◆ Selected extract
** begin **

Methodology Overview

The Africa Youth Employment Clock (AYEC) monitors and projects employment trends
at both national and subnational levels. It focuses on the working-age population
(ages 15–64), with particular emphasis on youth aged 15–35, in line with the African
Union’s definition.

Data Coverage:

National Data: Available for all 54 African countries
Subnational Data: Currently available for Kenya, Rwanda, Ghana, Nigeria,
Uganda, Ethiopia, and Senegal. The Clock plans to expand subnational data
coverage to include the West African Economic and Monetary Union (WAEMU)
over time.

The Clock's analytical model delivers reliable youth employment estimates,
disaggregated by numerous variables including: labor force status, gender, age,
educational attainment, sector, job formality, urban/rural status, and working poverty.

The Clock's methodology, developed in collaboration with academic partners at the
University of Cape Town (UCT) and the University of Oxford, leverages surveys and
datasets from national statistics offices, the International Labour Organization (ILO),
and the International Institute for Applied Systems Analysis (IIASA).

This approach models historical data trends, incorporating projections for population
growth, educational attainment, and anticipated economic conditions (specifically,
GDP per capita growth rates) to forecast national-level data up to 2040. The core
assumption is that demographic and employment trends will follow established
historical patterns and projected economic trajectories.

WDL ensures consistency and comparability across countries by employing these
robust modeling techniques. Subnational estimates are rescaled to align with the
national-level data. The methodology relies on the best available data, is regularly
updated with new releases from the aforementioned sources, and is designed to
provide reliable estimates.

For questions regarding our methodology, please feel free to contact
hello@worlddata.io

National level estimates

To align national and international data sources and definitions, our methodology
focuses on three main elements, detailed below:

Integrating Estimates
Forecasting
Data Harmonization

Integrating Estimates: A Complete Set of Disaggregated National Data
Our objective in this project is to obtain a complete set of disaggregated data for
each country, in each year, and grouped by labor force status - employed,
unemployed, inactive, student (in education or training), and disaggregated numerous variables including: age, gender, educational attainment, sector, job
formality, urban/rural status, and working poverty.
In this first step, we combine three different datasets:
a. National level labor force rates and shares disaggregated by age groups, gender,
and education attainment levels.
b. Employment shares by economic activity (sectors), by age groups, gender, and
education attainment levels.
c. Additional datasets on working poverty, urban/rural, formality and
self-employment.
d. National level absolute population numbers from International Institute for
Applied Systems Analysis (IIASA).

** end **

◆ Record extracts
** begin **

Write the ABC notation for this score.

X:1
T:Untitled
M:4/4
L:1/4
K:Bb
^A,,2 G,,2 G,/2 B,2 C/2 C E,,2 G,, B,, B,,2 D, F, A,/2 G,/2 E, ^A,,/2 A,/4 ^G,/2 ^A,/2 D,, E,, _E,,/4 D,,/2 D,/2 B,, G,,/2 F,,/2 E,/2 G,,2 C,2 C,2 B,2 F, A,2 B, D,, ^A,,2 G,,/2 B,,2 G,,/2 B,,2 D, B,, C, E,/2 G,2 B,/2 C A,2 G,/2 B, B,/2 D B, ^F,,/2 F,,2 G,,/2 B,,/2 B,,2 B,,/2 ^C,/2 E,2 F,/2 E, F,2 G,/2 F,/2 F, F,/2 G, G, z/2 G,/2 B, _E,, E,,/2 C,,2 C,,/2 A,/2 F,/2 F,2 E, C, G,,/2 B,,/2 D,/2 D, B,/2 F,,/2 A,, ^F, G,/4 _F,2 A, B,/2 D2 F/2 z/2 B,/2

** end **
** begin **

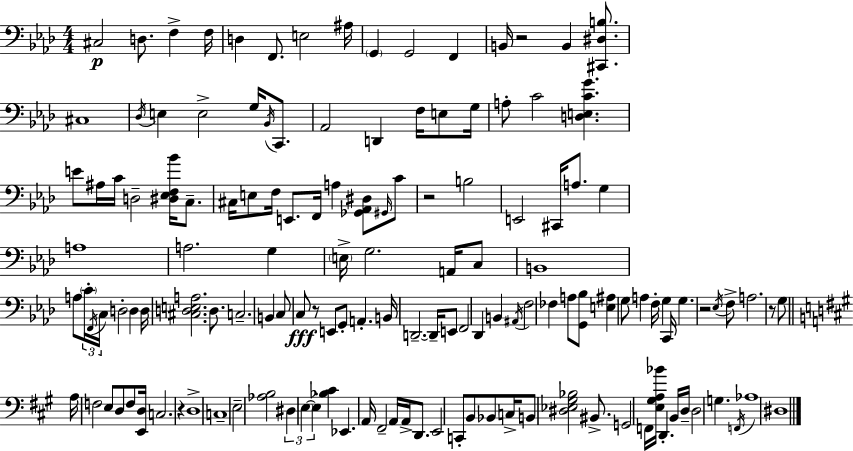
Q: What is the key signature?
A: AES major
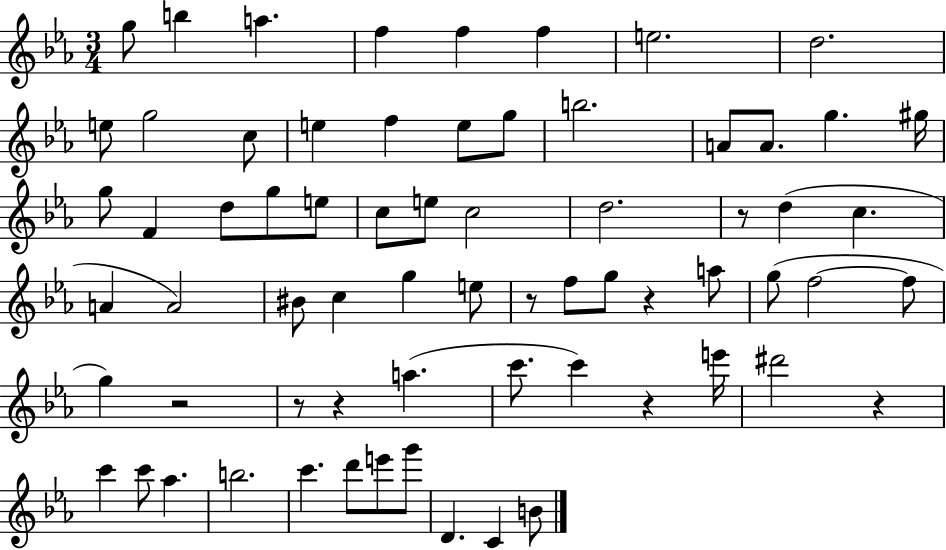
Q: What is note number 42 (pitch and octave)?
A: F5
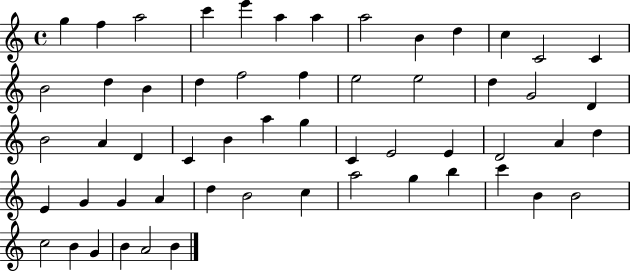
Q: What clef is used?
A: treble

** end **

◆ Problem A
In the methodology overview, up to what year does the Clock forecast national-level data?
◆ Problem B
Carry on the methodology overview from the point where it stops.

◆ Task answer A
2040

◆ Task answer B
We first interpolate IIASA’s 5-year estimates using Sprague (osculatory) multipliers to
receive single-age population for each year disaggregated by gender and education
level attainment (Sprague, 1880). We then apply ILO’s unemployment, NEET (Not in
Employment, Education or Training), and inactivity (out of labor force) shares to the
population data. To be specific, we first recover the population in the labor force
using the inactivity (out of labor force) share. Then, we calculate the number of
employed/unemployed by using the unemployment rate on the population in the
labor force. Finally, we compute students as residuals of the employed and the NEET
out of the total population. The rest of the population (after applying final employed,
unemployed, and student shares) are referred to as “inactive”, which due to our
separate student category is somewhat more narrowly defined than in most ILO
statistics. Whenever it was necessary to make use of a particular definition of labor
market indicators, we followed ILOSTAT’s guidelines.
The core objective of this project is to generate a comprehensive set of disaggregated
labor market data for every country and year. This data will be segmented by five
labor force statuses—employed, unemployed, inactive, student (in education or
training)—and further disaggregated by numerous variables including age, gender,
educational attainment, sector, job formality, urban/rural status, and working poverty.
The methodology begins by integrating four distinct datasets:
1. National-level labor force rates and shares, disaggregated by age groups,
  gender, and education attainment levels.
2. Employment shares by economic activity (sectors), broken down by age groups,
  gender, and education attainment levels.
3. Supplemental datasets covering working poverty, urban/rural status, formality,
  and self-employment.
4. National-level absolute population numbers from the International Institute for
  Applied Systems Analysis (IIASA).
Our first step is to interpolate IIASA’s five-year population estimates using Sprague
(osculatory) multipliers to generate annual single-age population estimates,
disaggregated by gender and educational attainment (Sprague, 1880). We then apply
ILO estimates of unemployment, NEET (Not in Employment, Education or Training),
and inactivity (out of the labor force) to these population data.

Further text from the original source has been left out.